- MATERIAL FOR THIS EXERCISE
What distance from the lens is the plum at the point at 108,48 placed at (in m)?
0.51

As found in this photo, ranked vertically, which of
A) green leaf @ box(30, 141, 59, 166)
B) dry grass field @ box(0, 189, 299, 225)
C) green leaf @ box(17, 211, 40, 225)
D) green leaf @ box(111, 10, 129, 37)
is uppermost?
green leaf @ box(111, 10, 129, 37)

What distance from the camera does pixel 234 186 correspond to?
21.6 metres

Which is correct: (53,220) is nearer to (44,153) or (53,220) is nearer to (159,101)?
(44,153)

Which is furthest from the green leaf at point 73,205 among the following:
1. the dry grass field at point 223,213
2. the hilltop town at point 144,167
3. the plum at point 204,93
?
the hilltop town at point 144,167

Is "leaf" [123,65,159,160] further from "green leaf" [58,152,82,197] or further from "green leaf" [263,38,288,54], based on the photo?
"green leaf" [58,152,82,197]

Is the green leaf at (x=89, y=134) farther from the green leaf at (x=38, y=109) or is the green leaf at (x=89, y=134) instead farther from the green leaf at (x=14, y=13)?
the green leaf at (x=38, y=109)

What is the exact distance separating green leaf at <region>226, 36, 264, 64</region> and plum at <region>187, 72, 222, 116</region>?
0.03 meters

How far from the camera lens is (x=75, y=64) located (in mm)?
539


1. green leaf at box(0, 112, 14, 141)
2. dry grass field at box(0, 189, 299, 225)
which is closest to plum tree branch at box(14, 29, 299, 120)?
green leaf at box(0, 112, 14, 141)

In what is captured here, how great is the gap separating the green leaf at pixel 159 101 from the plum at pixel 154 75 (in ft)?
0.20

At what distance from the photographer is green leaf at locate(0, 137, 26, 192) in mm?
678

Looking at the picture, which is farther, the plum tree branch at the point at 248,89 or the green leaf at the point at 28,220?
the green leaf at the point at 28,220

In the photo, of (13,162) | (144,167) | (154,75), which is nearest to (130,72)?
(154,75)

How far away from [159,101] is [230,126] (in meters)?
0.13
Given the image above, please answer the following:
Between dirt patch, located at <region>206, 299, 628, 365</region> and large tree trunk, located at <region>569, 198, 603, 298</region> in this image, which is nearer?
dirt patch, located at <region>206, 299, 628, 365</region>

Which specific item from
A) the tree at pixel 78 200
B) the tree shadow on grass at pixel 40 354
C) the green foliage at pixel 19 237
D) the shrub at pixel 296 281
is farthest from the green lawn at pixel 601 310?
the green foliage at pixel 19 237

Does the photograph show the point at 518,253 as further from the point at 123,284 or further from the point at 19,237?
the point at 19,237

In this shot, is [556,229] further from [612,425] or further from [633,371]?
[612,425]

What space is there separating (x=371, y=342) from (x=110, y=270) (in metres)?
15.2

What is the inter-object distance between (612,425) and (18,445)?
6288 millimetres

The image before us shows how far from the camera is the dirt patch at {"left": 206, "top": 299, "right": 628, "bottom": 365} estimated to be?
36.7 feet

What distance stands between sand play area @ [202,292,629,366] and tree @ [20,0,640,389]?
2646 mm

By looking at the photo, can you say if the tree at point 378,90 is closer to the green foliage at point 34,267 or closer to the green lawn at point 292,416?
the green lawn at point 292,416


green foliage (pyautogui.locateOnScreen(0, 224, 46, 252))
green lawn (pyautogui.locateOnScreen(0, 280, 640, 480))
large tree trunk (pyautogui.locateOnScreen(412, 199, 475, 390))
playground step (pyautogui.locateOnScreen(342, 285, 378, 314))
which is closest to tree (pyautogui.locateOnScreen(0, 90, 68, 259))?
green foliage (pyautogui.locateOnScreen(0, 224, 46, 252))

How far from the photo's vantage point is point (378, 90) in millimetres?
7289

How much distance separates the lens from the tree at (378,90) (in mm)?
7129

- EXERCISE OBJECTIVE
Extract every line of the data above verbatim, leaving nothing out and changing nothing.

- REPLY TO THE EXERCISE
What distance from the lens is the plum at the point at 108,48 placed at (in m)?
0.51

As found in this photo, ranked vertically, which of
A) green leaf @ box(30, 141, 59, 166)
B) dry grass field @ box(0, 189, 299, 225)
C) green leaf @ box(17, 211, 40, 225)
D) green leaf @ box(111, 10, 129, 37)
is uppermost?
green leaf @ box(111, 10, 129, 37)

What distance from the camera does pixel 234 186 correspond to?
21.6 metres

Which is correct: (53,220) is nearer to (44,153) or (53,220) is nearer to (159,101)?
(44,153)

Which is furthest from the green leaf at point 73,205 among the following:
1. the dry grass field at point 223,213
2. the hilltop town at point 144,167
3. the plum at point 204,93
?
the hilltop town at point 144,167

Is "leaf" [123,65,159,160] further from "green leaf" [58,152,82,197] or further from "green leaf" [263,38,288,54], based on the photo?
"green leaf" [58,152,82,197]

Is the green leaf at (x=89, y=134) farther from the green leaf at (x=38, y=109) or is the green leaf at (x=89, y=134) instead farther from the green leaf at (x=14, y=13)?
the green leaf at (x=38, y=109)

What is the exact distance separating green leaf at <region>226, 36, 264, 64</region> and plum at <region>187, 72, 222, 116</region>?
0.03 meters

How far from the camera lens is (x=75, y=64) located (in mm)?
539


1. green leaf at box(0, 112, 14, 141)
2. dry grass field at box(0, 189, 299, 225)
which is closest to plum tree branch at box(14, 29, 299, 120)?
green leaf at box(0, 112, 14, 141)

In what is captured here, how great is the gap separating the green leaf at pixel 159 101 from the plum at pixel 154 75 (in ft)?
0.20

At what distance from the photographer is green leaf at locate(0, 137, 26, 192) in mm?
678

Looking at the picture, which is farther, the plum tree branch at the point at 248,89 or the green leaf at the point at 28,220?
the green leaf at the point at 28,220

In the photo, of (13,162) | (144,167) | (154,75), which is nearest to (130,72)?
(154,75)

How far away from [159,101] is [230,126] (in meters)?
0.13
Given the image above, please answer the following:
Between dirt patch, located at <region>206, 299, 628, 365</region> and large tree trunk, located at <region>569, 198, 603, 298</region> in this image, which is nearer?
dirt patch, located at <region>206, 299, 628, 365</region>

Which specific item from
A) the tree at pixel 78 200
B) the tree shadow on grass at pixel 40 354
C) the green foliage at pixel 19 237
D) the shrub at pixel 296 281
is farthest from the green lawn at pixel 601 310?
the green foliage at pixel 19 237

Does the photograph show the point at 518,253 as further from the point at 123,284 or further from the point at 19,237?
the point at 19,237

In this shot, is [556,229] further from [612,425] or further from [633,371]?
[612,425]

What space is there separating (x=371, y=342) from (x=110, y=270) (in metres)?
15.2

What is the inter-object distance between (612,425) and (18,445)?
6288 millimetres

The image before us shows how far from the camera is the dirt patch at {"left": 206, "top": 299, "right": 628, "bottom": 365} estimated to be?
36.7 feet

What distance stands between sand play area @ [202,292,629,366] and tree @ [20,0,640,389]?
2646 mm

By looking at the photo, can you say if the tree at point 378,90 is closer to the green foliage at point 34,267 or closer to the green lawn at point 292,416?
the green lawn at point 292,416


green foliage (pyautogui.locateOnScreen(0, 224, 46, 252))
green lawn (pyautogui.locateOnScreen(0, 280, 640, 480))
large tree trunk (pyautogui.locateOnScreen(412, 199, 475, 390))
playground step (pyautogui.locateOnScreen(342, 285, 378, 314))
which is closest to tree (pyautogui.locateOnScreen(0, 90, 68, 259))?
green foliage (pyautogui.locateOnScreen(0, 224, 46, 252))

How far from the photo's vantage point is point (378, 90) in millimetres?
7289

How much distance separates the lens from the tree at (378,90) (in mm)?
7129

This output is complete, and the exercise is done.